Помимо того, что периодика неизбежно злободневна и политизирована, она фиксирует интересы сообщества, которые могут не проговариваться открыто. Маклюэн замечал: «Книга – это частная исповедальная форма, дающая „точку зрения“. Пресса, в свою очередь, является групповой исповедальной формой, которая обеспечивает общественное участие» [Маклюэн 2003: 231]. Периодике «удается выполнять сложную многоуровневую функцию создания группового сознания и участия, которую никогда не могла выполнить книга» [Там же: 245]. Согласно Маклюэну, пресса не ожидает новостей, но создает их из всего, что происходит в сообществе, превращаясь в его образ или срез [Там же: 240]. О схожих процессах Юрий Лотман писал так:

…поскольку культура – самоорганизующаяся система, на метаструктурном уровне она постоянно описывает самое себя (пером критиков, теоретиков, законодателей вкуса и вообще законодателей) как нечто однозначно предсказуемое и жестко организованное. Эти метаописания, с одной стороны, внедряются в живой исторический процесс, подобно тому как грамматики внедряются в историю языка, оказывая обратное воздействие на его развитие. С другой стороны, они делаются достоянием историков культуры, которые склонны отождествлять такое метаописание, культурная функция которого и состоит в жесткой переупорядоченности того, что в глубинной толще получило излишнюю неопределенность, с реальной тканью культуры как таковой. Критик пишет о том, как литературный процесс должен был бы идти [Лотман 1992: 119–120].

Между упорядоченным метатекстом и реальной культурой очевиден зазор – его зияние варьируется от эпохи к эпохе. В одних метатекст не отличается высокой упорядоченностью, так как самой законодательной теории присуща сильная неопределенность. В других эпохах реальная культура менее неопределенна, так как ее объекты более однородны.
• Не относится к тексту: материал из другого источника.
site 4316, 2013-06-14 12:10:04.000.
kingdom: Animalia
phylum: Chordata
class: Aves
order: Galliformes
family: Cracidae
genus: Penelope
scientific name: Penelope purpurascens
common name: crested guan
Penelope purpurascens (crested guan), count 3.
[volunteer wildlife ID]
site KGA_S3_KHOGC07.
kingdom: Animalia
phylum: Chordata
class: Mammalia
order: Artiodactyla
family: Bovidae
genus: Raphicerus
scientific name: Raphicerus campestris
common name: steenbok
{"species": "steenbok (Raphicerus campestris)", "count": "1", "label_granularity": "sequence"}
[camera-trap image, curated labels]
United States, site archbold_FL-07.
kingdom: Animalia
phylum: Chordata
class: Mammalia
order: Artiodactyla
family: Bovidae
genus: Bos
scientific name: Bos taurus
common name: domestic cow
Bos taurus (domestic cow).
В зоне пересечения этих двух моделей и находится текстоцентрическая культура СССР 1930-х. Для ее произведений характерна относительная гомогенность, тогда как они же часто подвергались критике непредсказуемо разнородной, иногда противоречащей. Очевидно, резкие различия в оценке одних и тех же произведений имели политические мотивы.
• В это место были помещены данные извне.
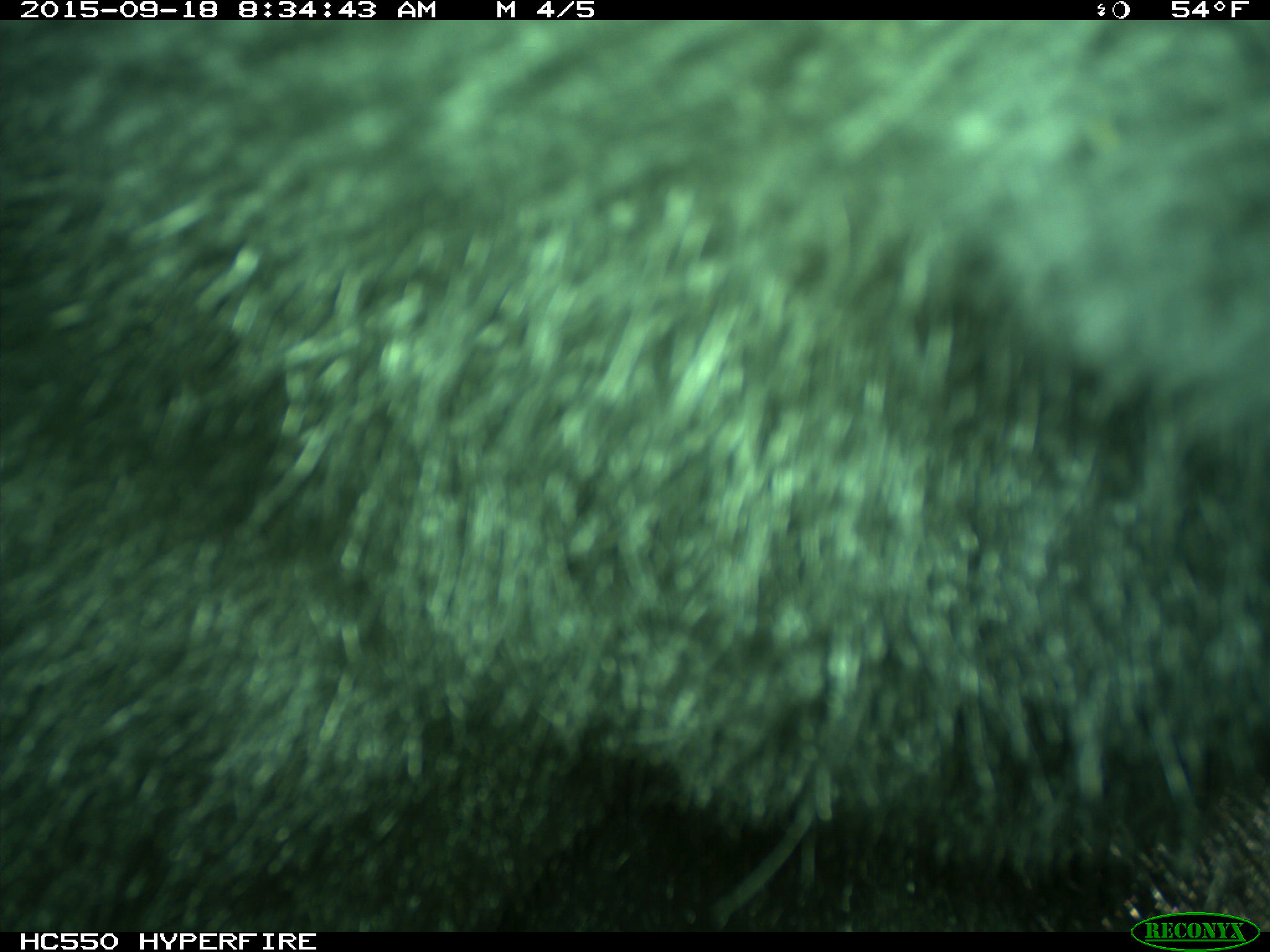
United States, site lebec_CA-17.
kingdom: Animalia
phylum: Chordata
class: Mammalia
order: Carnivora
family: Ursidae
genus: Ursus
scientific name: Ursus americanus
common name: american black bear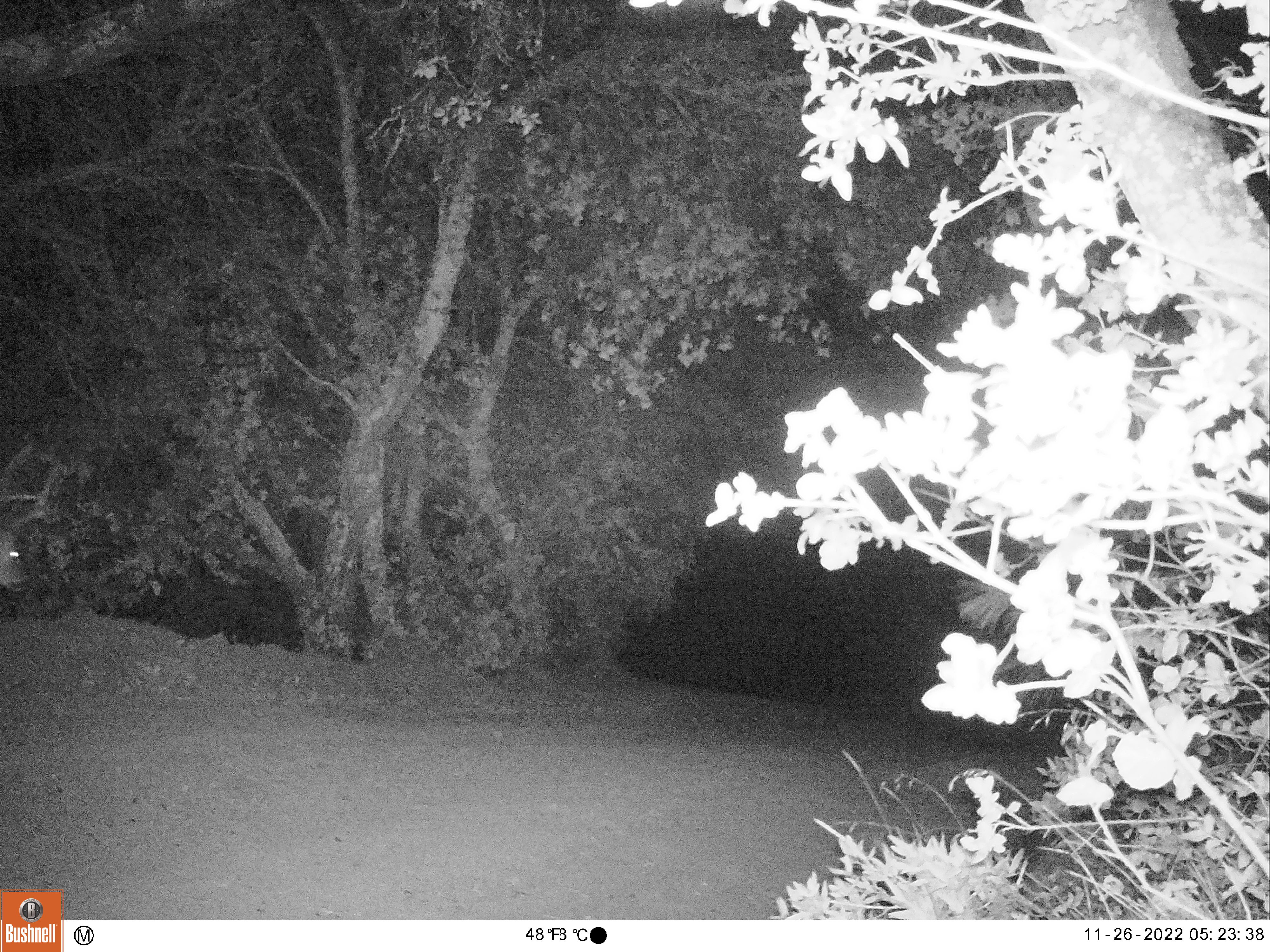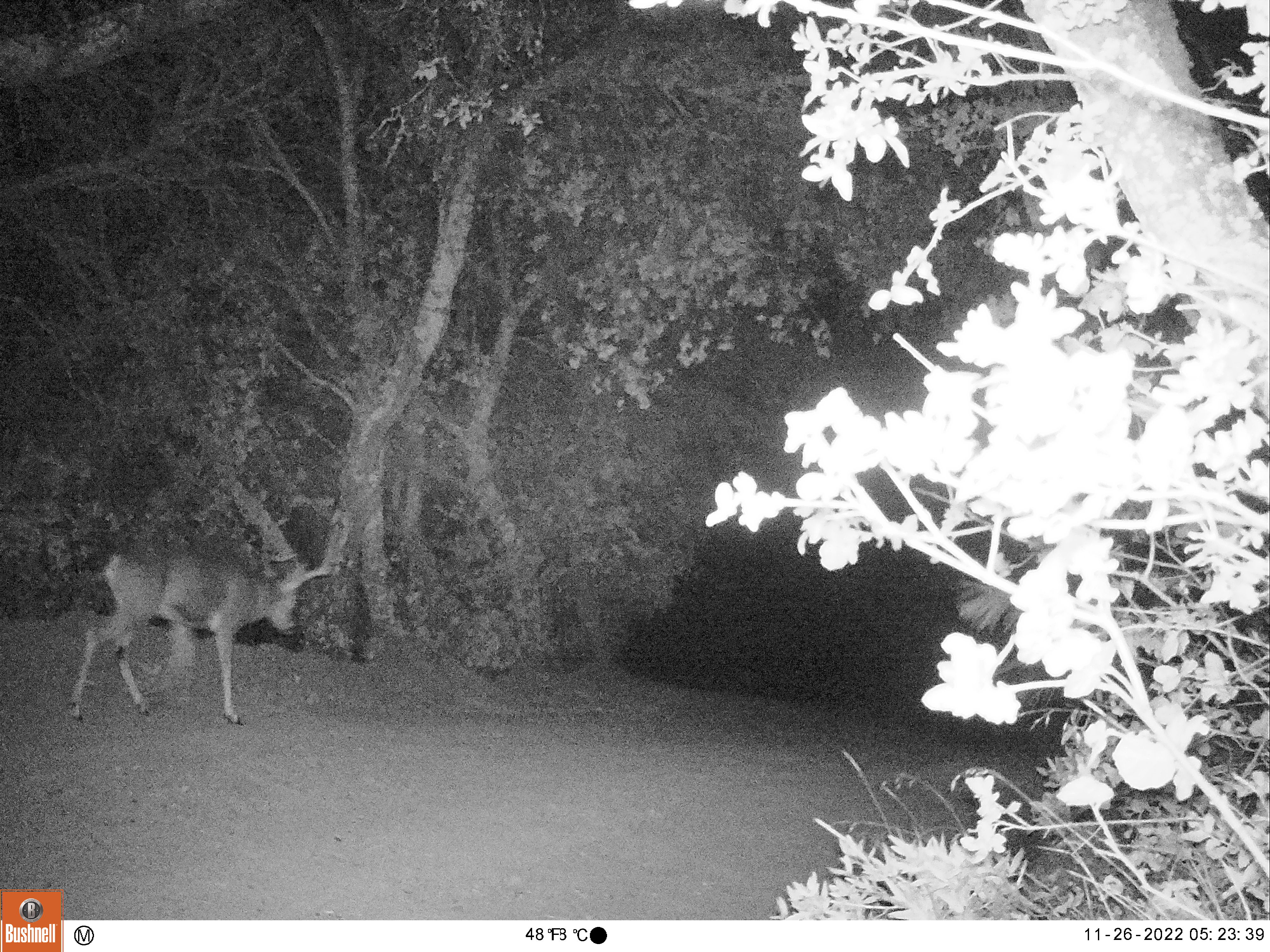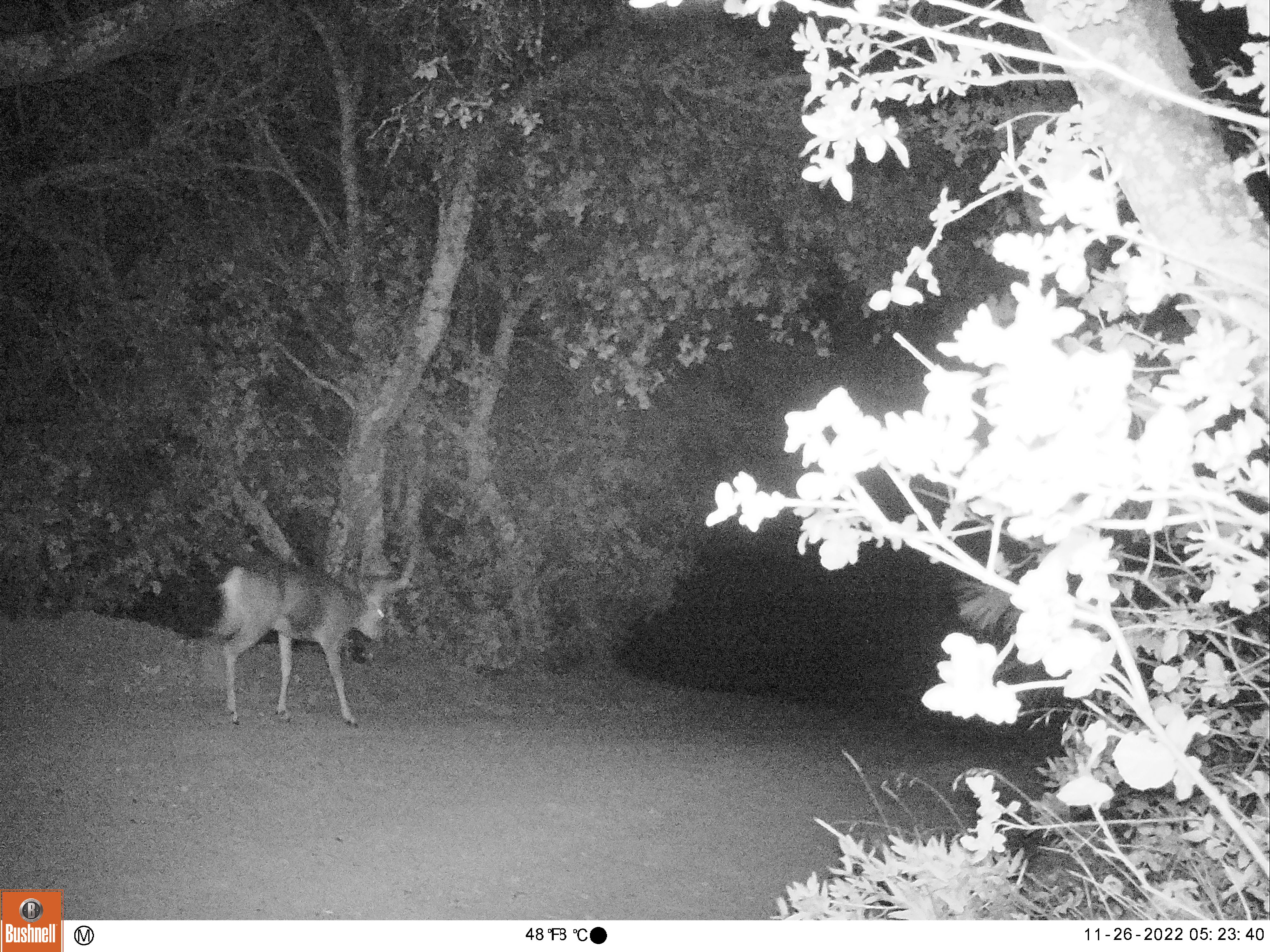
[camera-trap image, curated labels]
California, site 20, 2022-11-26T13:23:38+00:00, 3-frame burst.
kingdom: Animalia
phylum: Chordata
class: Mammalia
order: Artiodactyla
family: Cervidae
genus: Odocoileus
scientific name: Odocoileus hemionus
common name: mule deer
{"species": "mule deer (Odocoileus hemionus)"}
Хаос критических оценок имел сложные внутренние законы, которые не вполне заметны в отдельных моментах, поэтому их сложно рассматривать изолированно. Советская критика рефлексировала не только по поводу культурных процессов, но и по поводу самой действительности в свете актуальных общественных идей. От критики требовалось адаптировать абстрактные директивы власти к каждому конкретному случаю – переводить идеологию на злободневный язык. Так печать постоянно репрезентировала официальную целостность госаппарата от партийной верхушки до отдельных исполнителей – литературоведов, актеров, чиновников, строителей и т. д. Так критика воплощала одну из форм тотальной идеологии, готовую вобрать все: от кинопремьер до открытий естественных наук, от литературной классики до новостей спорта.
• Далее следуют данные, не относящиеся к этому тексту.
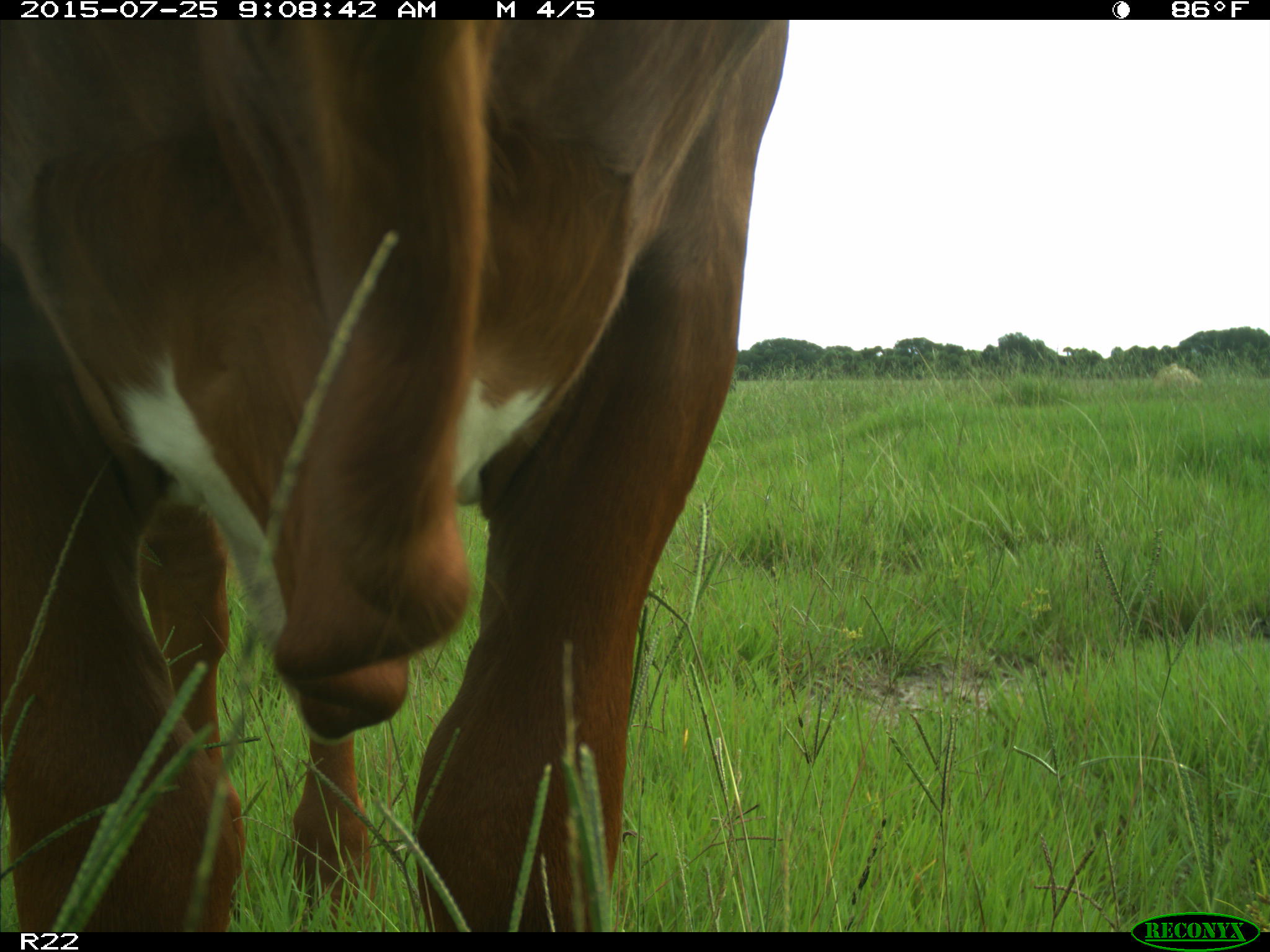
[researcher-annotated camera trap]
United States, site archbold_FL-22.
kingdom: Animalia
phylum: Chordata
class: Mammalia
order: Artiodactyla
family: Bovidae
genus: Bos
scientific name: Bos taurus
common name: domestic cow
Разнородность поводов гармонизировалась стандартной рубрикацией: материал распределялся либо по жанрам – в соположении художественной и нехудожественной литературы, либо по темам в нон-фикшн. Структуру периодики изучали как ленинградские формалисты [Шкловский 1990; Тынянов 1977а], так и современные авторы [Гудков 1994; Снигирева 1999; Шильникова 2011]. Но исследования часто вели в типологию журналистики, разделяя журналы и газеты, или фокусировались на созидательном потенциале: журнальную форму анализировали как инструмент творчества, но не реконструкции отраженной в ней культуры.

Кондаков объясняет сложившуюся в СССР ситуацию, сравнивая ее с золотым веком русской критики – серединой XIX века:

И критика, и литература в своем массово-политизированном бытии стали функциональными компонентами партийно-государственной идеологии […]; само былое противостояние критики и литературы было «снято» перед лицом вездесущей монополизированной идеологии [Кондаков 2011: 989].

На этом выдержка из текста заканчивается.